** About this exercise **
In the listing below, find each line holding "South" and copy it.
━━━━━ Data for this exercise ━━━━━
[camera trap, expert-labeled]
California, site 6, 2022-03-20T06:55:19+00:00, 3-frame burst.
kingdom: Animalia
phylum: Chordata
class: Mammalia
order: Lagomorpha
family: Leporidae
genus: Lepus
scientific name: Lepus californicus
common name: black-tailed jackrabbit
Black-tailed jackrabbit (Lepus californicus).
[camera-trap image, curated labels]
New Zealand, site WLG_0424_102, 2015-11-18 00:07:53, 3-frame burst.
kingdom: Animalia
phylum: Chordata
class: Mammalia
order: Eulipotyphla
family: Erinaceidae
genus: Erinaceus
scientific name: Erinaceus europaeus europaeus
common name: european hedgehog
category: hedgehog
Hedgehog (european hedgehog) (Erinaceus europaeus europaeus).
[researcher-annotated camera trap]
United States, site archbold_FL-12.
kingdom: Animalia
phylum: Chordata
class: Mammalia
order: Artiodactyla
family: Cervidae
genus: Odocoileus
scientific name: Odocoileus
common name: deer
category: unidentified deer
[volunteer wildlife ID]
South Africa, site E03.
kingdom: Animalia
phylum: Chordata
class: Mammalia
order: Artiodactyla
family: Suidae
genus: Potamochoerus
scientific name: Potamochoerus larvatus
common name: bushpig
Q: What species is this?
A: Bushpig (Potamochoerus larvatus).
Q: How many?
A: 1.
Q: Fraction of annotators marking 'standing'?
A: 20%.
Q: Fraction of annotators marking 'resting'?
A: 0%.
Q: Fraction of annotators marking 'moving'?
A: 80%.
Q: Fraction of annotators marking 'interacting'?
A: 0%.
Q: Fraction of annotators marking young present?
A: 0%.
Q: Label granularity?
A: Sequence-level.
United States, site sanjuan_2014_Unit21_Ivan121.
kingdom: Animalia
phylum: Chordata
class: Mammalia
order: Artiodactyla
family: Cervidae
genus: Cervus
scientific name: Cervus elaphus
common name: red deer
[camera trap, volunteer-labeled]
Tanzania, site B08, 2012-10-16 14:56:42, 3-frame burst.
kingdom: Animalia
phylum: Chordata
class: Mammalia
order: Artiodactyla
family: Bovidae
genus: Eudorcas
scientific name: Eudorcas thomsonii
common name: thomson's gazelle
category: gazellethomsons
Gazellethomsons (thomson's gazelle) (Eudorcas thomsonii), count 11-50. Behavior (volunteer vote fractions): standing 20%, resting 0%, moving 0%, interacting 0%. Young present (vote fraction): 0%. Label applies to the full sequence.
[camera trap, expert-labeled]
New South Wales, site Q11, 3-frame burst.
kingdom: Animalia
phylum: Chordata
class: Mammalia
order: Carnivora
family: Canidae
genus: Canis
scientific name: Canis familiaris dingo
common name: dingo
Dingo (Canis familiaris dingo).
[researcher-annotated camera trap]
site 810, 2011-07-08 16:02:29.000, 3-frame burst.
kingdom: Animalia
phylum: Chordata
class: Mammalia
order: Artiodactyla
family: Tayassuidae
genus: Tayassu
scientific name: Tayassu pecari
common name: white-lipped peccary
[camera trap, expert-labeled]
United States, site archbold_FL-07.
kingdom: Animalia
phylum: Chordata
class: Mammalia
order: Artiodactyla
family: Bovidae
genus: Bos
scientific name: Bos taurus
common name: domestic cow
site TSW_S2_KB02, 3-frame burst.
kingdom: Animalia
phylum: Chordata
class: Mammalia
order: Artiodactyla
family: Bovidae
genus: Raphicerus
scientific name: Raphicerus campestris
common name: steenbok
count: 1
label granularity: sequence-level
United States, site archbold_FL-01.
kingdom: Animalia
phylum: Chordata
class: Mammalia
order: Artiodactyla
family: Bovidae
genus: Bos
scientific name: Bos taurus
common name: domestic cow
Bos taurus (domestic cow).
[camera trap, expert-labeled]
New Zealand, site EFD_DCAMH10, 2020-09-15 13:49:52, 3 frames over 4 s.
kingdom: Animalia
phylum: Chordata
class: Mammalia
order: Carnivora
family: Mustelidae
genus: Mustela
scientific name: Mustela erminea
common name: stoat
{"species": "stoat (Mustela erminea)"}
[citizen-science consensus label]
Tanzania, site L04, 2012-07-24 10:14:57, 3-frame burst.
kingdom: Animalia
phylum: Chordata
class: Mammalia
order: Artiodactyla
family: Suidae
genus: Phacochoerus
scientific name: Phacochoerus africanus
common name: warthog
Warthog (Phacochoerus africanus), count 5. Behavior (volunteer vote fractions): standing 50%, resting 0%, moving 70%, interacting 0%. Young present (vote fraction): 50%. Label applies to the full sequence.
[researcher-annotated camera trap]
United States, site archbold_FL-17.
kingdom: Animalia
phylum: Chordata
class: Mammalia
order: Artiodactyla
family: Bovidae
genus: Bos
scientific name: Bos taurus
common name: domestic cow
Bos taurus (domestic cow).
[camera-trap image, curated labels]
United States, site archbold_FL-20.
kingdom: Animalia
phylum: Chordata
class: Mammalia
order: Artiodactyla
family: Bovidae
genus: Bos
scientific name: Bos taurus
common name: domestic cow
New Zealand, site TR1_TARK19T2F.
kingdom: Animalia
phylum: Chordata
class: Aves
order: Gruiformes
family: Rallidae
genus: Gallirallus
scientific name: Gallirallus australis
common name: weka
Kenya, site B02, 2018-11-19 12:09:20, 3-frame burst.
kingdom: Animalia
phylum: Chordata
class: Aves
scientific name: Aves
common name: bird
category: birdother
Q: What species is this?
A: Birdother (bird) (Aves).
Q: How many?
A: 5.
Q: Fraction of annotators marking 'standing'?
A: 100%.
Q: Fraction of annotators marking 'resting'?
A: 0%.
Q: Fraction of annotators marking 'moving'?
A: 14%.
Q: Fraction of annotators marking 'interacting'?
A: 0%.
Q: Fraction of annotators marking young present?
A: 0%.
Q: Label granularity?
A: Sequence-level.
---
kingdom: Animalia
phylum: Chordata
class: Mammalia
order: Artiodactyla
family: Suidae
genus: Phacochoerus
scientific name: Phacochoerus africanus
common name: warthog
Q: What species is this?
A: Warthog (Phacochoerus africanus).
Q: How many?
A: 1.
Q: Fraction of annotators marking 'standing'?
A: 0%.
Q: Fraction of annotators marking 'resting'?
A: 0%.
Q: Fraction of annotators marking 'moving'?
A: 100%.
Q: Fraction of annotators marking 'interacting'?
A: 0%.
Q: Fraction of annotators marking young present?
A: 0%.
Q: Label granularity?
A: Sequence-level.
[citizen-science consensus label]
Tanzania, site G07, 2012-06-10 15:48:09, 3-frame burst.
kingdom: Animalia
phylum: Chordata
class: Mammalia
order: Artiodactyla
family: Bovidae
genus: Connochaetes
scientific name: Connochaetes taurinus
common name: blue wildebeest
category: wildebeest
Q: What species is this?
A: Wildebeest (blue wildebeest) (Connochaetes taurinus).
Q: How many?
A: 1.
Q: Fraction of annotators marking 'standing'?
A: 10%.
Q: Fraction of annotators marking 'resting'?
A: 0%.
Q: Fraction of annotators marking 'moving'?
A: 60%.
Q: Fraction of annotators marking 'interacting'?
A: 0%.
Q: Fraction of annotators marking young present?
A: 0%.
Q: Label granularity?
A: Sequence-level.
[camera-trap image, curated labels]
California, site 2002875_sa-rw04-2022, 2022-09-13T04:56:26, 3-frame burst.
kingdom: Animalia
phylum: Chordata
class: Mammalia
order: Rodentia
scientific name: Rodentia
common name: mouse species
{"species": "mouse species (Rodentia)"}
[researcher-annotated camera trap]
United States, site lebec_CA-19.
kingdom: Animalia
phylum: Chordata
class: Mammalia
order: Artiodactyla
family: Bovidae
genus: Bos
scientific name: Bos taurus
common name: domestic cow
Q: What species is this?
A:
━━━━━
** Written response **
South Africa, site E03.
New South Wales, site Q11, 3-frame burst.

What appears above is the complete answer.